Mais la multinationale Carlsberg, sûre de son fait (ou voulant voir jusqu’où elle pouvait aller en France) avait fait appel – puis s’était pourvue en cassation. Au final, dans un arrêt rendu le 5 juillet 2017, la Cour de cassation a confirmé, concernant les boissons alcooliques, que le « packaging » devait respecter les principes posés par la loi Evin en matière de publicité. Pourquoi ? On ne le saura pas véritablement.
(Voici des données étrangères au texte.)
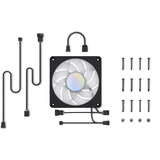 Alphacool Apex Stealth Metall Aurora 120, Ventilador negro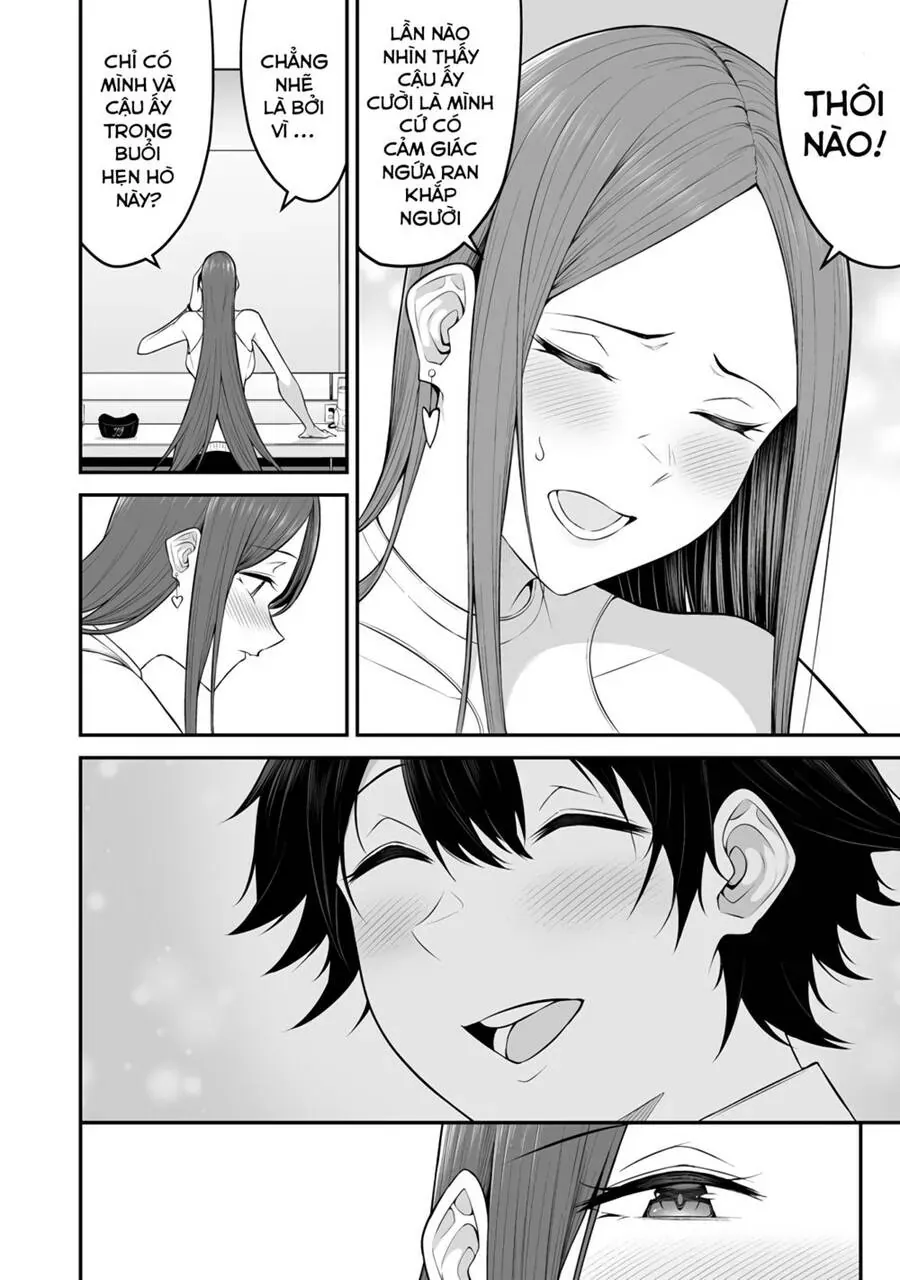 Imaizumi Đưa Cả Bầy Gyaru Về Nhà Mình Chapter 3 - Trang 14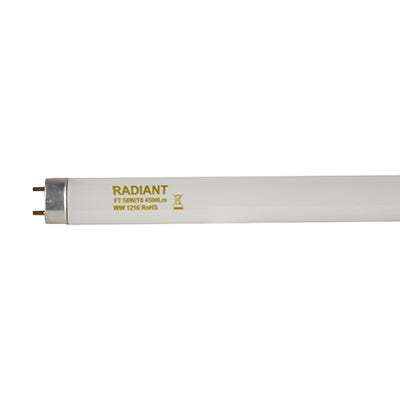 RADIANT FLUORESCENT TUBE T8 G13 58W COOL WHITE RLF59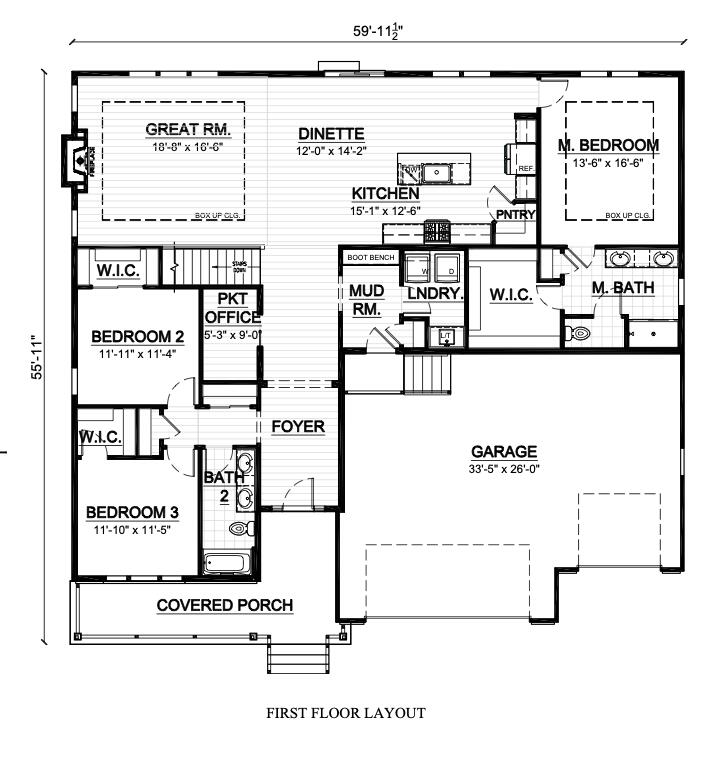 528 Kiddle Lane Union Grove, WI 53182 - Photo 3 of 28 Layout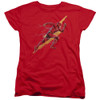 Image for Justice League Movie Womans T-Shirt - Flash Forward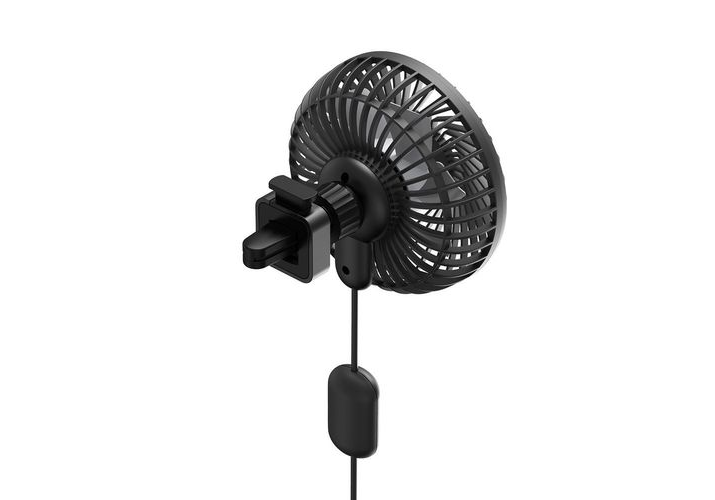 

Автомобильный вентилятор Baseus Departure vehicle fan (крепление на дефлектор) CXQC-A03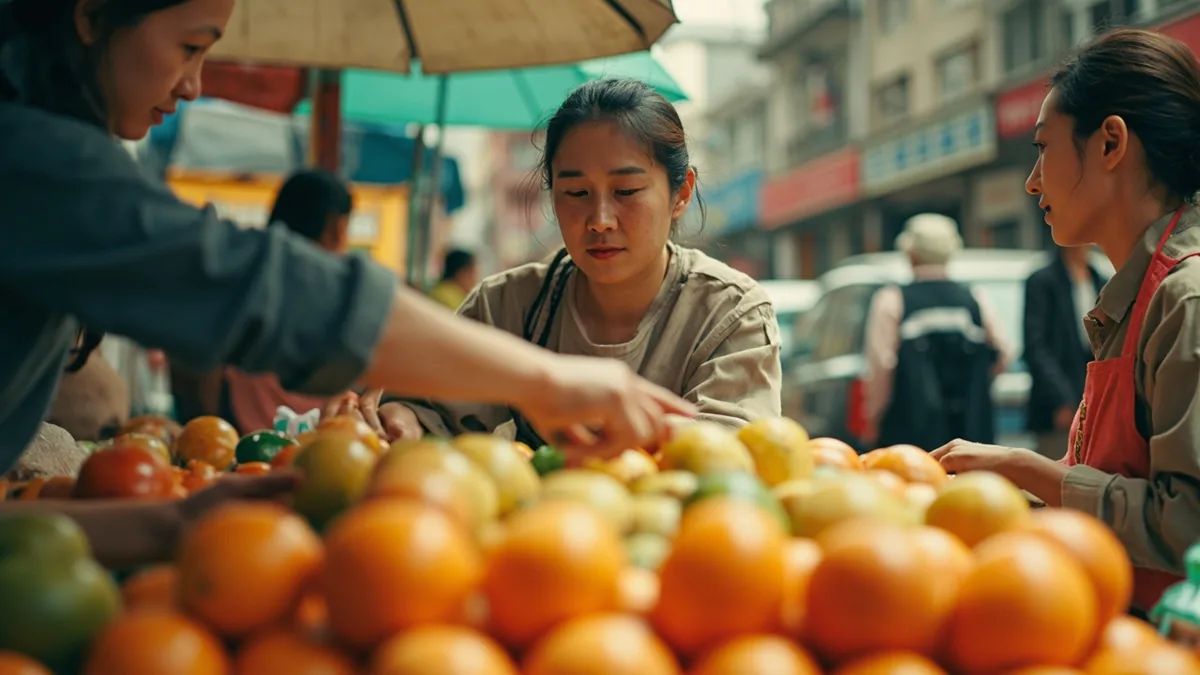 중국어로 "얼마예요" — 多少钱？ (duōshao qián?)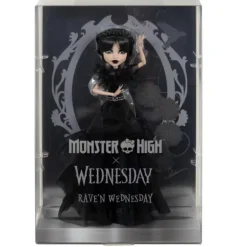 Monster High Wednesday Raven Dress HXJ03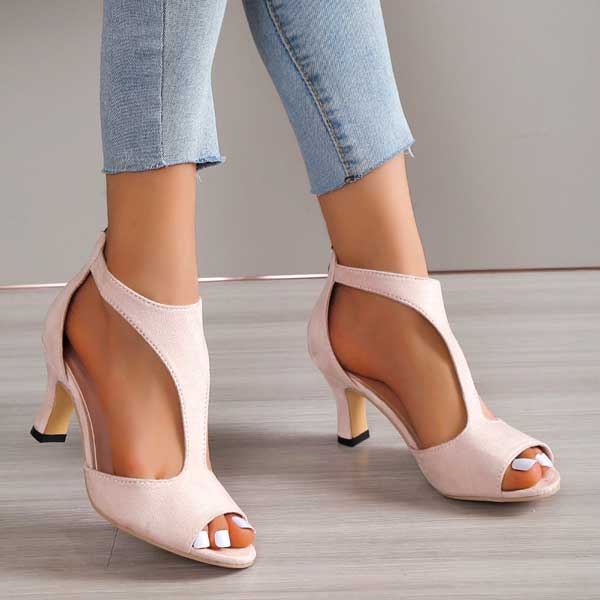 Ava - Orthopedic Sandals with Heel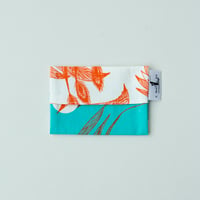 ACCESSORIES_ティッシュケース　 -MAGIC BIRD- (EMERALD GREEN)
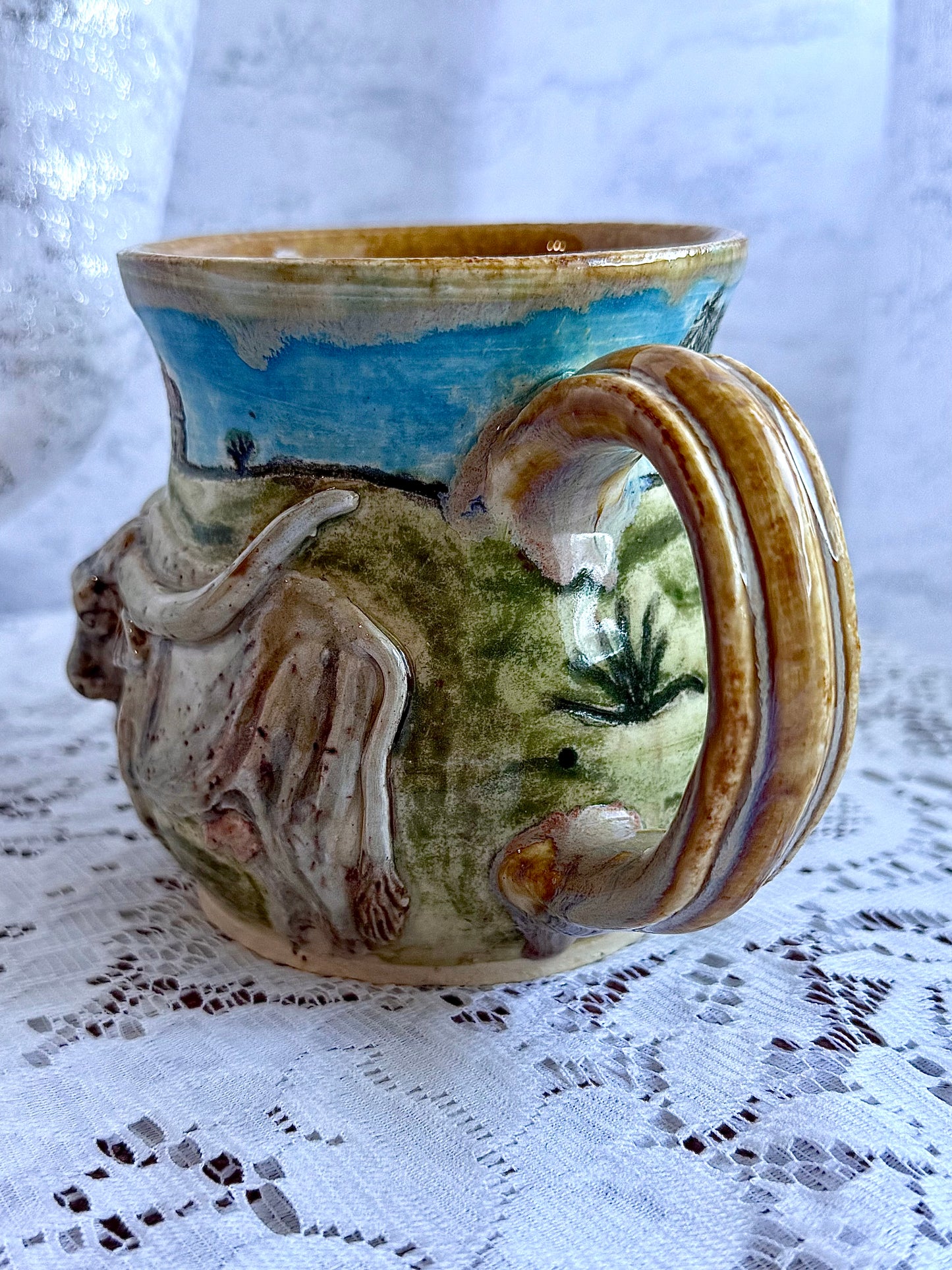 Longhorn Mug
« La Cour a été très succincte dans son développement » semble regretter l’ANPAA. Elle a suivi le rapporteur qui préconisait un arrêt non spécialement motivé et indiquait à la Cour : « les mentions figurant sur les canettes et les packs litigieux constituent une opération de parrainage ayant pour objet ou pour effet la propagande ou la publicité directe ou indirecte en faveur des boissons alcooliques, laquelle est interdite par le dernier alinéa de l’article L.3323-4 du Code de la Santé Publique. »

Retrait des produits

 Pour l’association, ces éléments vont dans le sens d’un meilleur encadrement de la promotion des boissons alcooliques au moyen d’opérations de parrainage. L’ANPAA tente d’ailleurs de faire sanctionner la visibilité massive en France de Carlsberg lors de l’Euro 2016 (jugement à venir) ou celle de sa filiale Kronenbourg dans le Festival Rock en Seine. L’association souligne d’autre part que l’arrêt du 5 juillet de la Cour de cassation entre en résonance avec deux décisions judiciaire récentes obtenues en référé avec retrait des produits de la distribution : TGI de Paris – Ordonnance de référé du 18 mai 2017 ANPAA contre Brasserie Bavaria (référence à un jeu concours sur le packaging) ; TGI de Paris – Ordonnance de référé du 20 avril 2017 (Bière 3ème mi-temps du Racing club de Toulon).

Pour l’heure, propagande interdite ou pas, restent les affiches publicitaires incitant le plus grand nombre à découvrir, via mille et un clins d’œil subliminaux ou pas, le large éventail des boissons alcooliques industrielles.